III
Кораблекрушение
Отлив
Как-то, не очень давно, я серьезно намеревался предложить распорядителям «великого» фонда Гуггенхейма[22] отправить меня наудачу, без маршрута, в путешествие по всему свету, чтобы искать среди богатых и бедных, мудрых и глупых, хороших и дурных, белых, и красных, и коричневых, и черных, и желтых то, что делает людей счастливыми. Впрочем, кажется, прочитав о финансировании работ одного ученого, занимающегося изучением так называемой кладбищенской поэзии Англии, я понял, что каждый человек должен искать истоки счастья самостоятельно.

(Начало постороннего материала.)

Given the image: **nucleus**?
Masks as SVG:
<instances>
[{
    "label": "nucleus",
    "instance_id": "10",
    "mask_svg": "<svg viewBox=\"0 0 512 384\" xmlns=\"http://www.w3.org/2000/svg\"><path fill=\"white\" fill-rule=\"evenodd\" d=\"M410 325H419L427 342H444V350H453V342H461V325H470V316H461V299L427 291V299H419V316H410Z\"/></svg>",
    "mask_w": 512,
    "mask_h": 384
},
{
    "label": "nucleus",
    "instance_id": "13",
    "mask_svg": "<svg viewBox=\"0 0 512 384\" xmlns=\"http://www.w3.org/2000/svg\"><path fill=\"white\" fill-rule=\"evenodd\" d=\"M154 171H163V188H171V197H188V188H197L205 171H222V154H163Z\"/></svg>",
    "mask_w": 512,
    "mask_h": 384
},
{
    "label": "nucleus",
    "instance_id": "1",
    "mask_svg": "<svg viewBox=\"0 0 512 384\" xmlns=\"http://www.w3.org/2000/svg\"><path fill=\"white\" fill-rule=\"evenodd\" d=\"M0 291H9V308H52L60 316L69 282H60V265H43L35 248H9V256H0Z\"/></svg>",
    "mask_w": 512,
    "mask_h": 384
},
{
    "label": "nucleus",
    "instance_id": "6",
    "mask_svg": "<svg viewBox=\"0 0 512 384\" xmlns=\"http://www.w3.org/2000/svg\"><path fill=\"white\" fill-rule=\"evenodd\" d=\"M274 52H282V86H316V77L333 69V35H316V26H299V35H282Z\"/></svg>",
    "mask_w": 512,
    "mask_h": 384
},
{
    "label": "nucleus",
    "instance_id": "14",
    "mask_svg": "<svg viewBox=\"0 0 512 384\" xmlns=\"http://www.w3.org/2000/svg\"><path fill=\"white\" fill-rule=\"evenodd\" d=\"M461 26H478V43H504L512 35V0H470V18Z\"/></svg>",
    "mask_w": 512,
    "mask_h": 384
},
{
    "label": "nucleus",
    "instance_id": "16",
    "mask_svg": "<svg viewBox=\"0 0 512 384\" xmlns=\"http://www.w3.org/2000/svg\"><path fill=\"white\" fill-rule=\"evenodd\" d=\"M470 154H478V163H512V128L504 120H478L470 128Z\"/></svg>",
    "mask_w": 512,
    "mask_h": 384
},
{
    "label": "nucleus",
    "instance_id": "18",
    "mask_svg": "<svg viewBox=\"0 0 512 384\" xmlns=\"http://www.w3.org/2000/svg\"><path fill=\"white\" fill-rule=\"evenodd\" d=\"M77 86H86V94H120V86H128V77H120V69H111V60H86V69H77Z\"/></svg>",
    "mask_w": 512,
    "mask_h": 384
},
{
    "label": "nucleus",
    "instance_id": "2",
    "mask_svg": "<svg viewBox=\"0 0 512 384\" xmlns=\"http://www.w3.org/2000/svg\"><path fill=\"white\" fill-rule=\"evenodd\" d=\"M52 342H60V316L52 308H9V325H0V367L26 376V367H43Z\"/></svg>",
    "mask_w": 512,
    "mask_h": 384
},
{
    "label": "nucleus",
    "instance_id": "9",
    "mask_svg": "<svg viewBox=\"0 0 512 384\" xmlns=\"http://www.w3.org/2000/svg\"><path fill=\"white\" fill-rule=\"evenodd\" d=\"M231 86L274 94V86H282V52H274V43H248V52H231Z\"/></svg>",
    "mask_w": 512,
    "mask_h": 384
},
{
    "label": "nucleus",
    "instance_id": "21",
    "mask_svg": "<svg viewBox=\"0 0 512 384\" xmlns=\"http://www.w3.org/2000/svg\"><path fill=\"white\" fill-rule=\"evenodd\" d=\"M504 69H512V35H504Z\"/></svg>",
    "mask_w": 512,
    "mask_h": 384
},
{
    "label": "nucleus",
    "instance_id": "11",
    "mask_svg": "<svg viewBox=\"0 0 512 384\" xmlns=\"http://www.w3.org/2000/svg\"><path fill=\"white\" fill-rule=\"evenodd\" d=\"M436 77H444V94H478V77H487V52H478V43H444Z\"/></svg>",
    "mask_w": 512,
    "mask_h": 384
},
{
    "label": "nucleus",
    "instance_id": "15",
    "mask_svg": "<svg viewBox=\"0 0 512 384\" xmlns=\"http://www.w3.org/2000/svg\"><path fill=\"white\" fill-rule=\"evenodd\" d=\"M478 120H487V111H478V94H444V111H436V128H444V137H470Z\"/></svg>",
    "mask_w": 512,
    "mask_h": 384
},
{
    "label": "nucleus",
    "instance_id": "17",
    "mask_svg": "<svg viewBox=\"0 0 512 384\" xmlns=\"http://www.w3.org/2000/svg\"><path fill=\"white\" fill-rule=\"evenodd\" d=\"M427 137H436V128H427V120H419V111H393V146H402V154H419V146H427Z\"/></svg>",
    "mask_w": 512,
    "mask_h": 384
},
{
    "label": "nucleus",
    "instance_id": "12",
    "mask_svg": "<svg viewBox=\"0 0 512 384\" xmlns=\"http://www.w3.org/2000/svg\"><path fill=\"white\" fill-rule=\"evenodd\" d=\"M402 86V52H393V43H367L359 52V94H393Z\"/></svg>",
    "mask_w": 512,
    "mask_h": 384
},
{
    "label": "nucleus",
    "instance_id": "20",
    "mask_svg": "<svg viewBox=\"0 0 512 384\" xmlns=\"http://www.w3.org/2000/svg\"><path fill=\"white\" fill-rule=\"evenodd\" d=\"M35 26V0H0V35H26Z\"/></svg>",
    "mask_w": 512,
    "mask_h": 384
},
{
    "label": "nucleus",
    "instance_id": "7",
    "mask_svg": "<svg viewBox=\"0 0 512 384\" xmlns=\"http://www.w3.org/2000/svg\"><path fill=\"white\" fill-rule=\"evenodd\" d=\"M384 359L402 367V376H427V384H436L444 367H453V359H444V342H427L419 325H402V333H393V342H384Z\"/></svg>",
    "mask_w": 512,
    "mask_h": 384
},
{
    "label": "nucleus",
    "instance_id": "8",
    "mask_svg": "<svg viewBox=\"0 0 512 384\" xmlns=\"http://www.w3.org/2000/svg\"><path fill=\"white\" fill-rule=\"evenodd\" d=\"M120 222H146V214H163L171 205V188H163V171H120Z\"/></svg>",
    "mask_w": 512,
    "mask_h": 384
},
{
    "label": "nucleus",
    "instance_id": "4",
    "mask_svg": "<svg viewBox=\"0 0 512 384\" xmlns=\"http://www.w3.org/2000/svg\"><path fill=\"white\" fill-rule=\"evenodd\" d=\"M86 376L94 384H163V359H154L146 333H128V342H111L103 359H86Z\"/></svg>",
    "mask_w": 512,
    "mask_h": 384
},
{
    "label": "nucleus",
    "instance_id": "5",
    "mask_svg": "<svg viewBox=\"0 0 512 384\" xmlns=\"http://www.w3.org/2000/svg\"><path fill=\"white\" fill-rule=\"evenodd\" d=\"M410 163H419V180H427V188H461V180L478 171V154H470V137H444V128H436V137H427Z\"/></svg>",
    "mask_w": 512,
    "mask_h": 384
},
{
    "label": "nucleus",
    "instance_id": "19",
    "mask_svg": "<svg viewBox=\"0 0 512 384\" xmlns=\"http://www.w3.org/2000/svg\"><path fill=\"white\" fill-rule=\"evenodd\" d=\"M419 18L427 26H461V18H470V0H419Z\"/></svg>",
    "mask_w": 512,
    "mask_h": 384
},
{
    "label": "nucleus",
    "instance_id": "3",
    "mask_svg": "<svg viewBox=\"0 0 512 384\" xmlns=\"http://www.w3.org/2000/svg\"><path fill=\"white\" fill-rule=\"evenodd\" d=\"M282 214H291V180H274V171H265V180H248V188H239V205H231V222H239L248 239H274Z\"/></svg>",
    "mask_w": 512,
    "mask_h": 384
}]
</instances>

Немного спустя после того сладостного часа в Гренландии, о котором я рассказал, мы прервали свой отдых и снова отправились к потерпевшему крушение боту. Прошло уже несколько часов, прилив кончился. Крепкий ветер продолжал бушевать, волнение на море было еще сильное. Нам стало ясно: судно останется на уступе скалы и во время отлива даже частично будет выступать из воды.
По-видимому, бот был полностью опустошен. Море унесло все, что находилось в боте и могло плавать. Люк на баке был открыт, и волны вырывались из него, как гейзер, всякий раз вынося наверх какое-нибудь курьезное добавление к живописному ассортименту вещей, усеивавших скалы и воду. Книги, бумага, холсты, ботинки, носки, яйца, картошка — мы выуживали все, что могли!
— Поймал книгу, — крикнул помощник, действуя длинным шестом как удилищем, и, подбросив свою добычу вверх на скалы, подобрал ее.
— «Торжество смерти», — прочитал он вслух.
Из моего длинного дневника плавания мы нашли только одну страницу, последнюю. «Завтра я буду писать этюд», — прочел я. Но теперь это неосуществимо: все необходимые для этого принадлежности наверняка пропали, и я подумал, как мало значит сейчас все это — картины, дневники, книги и тому подобные предметы.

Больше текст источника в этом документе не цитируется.